Secretary of State Mike Pompeo plans to push the Vatican to use its “moral authority” in diplomatic negotiations that the papal state has planned with China.

Pompeo, who has recently taken strong stances against China’s human rights abuses, said that the Vatican, through Pope Francis’s leadership of the Catholic Church, is in a unique position to speak out about the communist regime.

“The church has an enormous amount of moral authority, and we want to encourage them to use that moral authority, to improve the conditions for believers, certainly Catholic believers, but believers of all faiths inside of China,” Pompeo told the Catholic News Agency ahead of a trip to Rome this week.

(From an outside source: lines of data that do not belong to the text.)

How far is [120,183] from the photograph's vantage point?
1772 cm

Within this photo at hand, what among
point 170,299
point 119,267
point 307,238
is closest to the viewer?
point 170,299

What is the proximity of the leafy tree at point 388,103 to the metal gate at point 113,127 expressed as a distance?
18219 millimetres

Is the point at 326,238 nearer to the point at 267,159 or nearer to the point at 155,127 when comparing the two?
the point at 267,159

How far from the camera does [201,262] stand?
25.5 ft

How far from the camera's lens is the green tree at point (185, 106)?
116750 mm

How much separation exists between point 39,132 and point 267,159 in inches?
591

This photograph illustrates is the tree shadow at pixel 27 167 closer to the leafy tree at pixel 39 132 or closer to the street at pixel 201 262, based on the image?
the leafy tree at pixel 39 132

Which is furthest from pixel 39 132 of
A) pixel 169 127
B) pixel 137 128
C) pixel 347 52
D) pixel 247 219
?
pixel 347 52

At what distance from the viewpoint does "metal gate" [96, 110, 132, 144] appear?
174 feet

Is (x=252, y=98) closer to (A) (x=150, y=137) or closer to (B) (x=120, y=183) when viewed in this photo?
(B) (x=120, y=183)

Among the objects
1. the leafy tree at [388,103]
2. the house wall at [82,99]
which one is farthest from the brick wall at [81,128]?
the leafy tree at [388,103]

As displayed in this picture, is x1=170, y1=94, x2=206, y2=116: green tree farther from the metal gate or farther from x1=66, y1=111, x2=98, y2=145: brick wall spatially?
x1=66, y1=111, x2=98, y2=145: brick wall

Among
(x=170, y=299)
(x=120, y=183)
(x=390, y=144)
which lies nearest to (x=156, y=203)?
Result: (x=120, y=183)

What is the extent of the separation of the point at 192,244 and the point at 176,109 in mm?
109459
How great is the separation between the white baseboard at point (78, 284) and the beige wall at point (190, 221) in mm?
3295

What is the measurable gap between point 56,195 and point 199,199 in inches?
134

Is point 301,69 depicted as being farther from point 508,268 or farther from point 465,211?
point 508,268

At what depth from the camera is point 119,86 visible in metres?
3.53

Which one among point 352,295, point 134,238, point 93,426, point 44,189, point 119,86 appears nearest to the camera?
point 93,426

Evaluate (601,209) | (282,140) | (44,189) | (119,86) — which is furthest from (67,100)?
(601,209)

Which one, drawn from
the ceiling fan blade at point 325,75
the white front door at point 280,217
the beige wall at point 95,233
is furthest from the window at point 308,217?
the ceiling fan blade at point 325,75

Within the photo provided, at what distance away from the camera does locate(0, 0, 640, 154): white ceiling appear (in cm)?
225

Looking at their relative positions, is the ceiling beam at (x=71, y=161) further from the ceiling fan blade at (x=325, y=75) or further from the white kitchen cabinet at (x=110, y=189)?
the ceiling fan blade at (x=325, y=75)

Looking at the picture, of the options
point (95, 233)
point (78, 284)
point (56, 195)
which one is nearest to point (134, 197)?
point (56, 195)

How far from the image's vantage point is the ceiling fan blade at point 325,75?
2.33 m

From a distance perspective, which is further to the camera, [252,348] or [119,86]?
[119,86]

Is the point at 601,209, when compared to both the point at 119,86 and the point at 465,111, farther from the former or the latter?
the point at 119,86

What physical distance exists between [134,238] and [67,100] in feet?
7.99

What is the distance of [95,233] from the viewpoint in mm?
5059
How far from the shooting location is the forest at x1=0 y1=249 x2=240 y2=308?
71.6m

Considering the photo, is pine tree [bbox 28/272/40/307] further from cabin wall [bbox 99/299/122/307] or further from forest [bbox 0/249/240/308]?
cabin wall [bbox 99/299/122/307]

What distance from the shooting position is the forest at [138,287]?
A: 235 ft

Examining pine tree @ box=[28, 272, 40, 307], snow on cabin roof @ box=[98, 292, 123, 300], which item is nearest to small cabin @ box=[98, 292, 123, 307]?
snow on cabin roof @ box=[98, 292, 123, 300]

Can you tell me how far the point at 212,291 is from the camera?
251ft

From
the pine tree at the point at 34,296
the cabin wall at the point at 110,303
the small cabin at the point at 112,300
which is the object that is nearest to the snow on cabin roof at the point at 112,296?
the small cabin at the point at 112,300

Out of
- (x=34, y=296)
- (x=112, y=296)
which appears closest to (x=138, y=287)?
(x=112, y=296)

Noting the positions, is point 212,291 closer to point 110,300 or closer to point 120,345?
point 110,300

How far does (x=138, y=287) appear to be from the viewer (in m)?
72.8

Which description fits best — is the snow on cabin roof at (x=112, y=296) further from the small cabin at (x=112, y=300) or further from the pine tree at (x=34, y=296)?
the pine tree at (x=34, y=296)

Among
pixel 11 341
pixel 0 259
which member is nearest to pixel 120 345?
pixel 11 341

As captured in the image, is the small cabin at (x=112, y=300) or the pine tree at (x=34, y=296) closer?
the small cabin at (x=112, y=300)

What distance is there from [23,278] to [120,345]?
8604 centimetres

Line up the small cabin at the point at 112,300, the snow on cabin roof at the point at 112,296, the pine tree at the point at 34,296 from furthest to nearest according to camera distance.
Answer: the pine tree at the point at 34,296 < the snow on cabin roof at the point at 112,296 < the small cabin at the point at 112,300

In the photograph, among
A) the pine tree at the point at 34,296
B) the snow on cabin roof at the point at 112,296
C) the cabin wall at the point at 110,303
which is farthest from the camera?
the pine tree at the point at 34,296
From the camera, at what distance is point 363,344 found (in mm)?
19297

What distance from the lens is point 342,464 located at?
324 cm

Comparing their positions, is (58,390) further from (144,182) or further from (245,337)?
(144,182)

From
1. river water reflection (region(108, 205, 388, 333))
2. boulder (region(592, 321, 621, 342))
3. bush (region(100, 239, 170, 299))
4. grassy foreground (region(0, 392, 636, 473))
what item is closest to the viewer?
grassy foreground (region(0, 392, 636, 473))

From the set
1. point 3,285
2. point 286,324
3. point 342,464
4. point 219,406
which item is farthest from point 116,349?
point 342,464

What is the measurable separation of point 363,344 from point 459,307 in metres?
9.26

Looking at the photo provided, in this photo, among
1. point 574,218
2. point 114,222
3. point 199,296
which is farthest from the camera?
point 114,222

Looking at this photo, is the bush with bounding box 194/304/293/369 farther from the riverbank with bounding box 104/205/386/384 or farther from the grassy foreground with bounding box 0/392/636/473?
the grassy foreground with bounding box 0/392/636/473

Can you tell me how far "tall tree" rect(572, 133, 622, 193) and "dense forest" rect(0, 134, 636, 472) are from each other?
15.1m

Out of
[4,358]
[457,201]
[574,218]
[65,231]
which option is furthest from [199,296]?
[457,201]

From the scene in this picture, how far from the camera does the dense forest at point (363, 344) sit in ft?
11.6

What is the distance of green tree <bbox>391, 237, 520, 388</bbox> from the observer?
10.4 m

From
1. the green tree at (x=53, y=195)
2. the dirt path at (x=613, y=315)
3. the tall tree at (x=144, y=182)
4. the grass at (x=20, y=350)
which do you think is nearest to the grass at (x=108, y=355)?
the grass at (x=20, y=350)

Pompeo is expected to protest the extension of a deal that the Vatican plans to sign with China in October. In an opinion article published this month in the conservative journal First Things, Pompeo wrote that the deal, which normalized relationships between the two states, “has not shielded Catholics from the Party’s depredations, to say nothing of the Party’s horrific treatment of Christians, Tibetan Buddhists, Falun Gong devotees, and other religious believers.”

“What the Church teaches the world about religious freedom and solidarity should now be forcefully and persistently conveyed by the Vatican in the face of the Chinese Communist Party’s relentless efforts to bend all religious communities to the will of the Party and its totalitarian program,” Pompeo wrote.

When posting the piece on Twitter, Pompeo said that the Vatican “endangers its moral authority” if it should renew the deal.

In July, a cybersecurity watchdog found that Chinese hackers broke into Vatican computers prior to the negotiations. Among those targeted were the offices of the Holy See’s Study Mission in Hong Kong, leading many to speculate that the hack was an information-gathering mission for the diplomatic talks.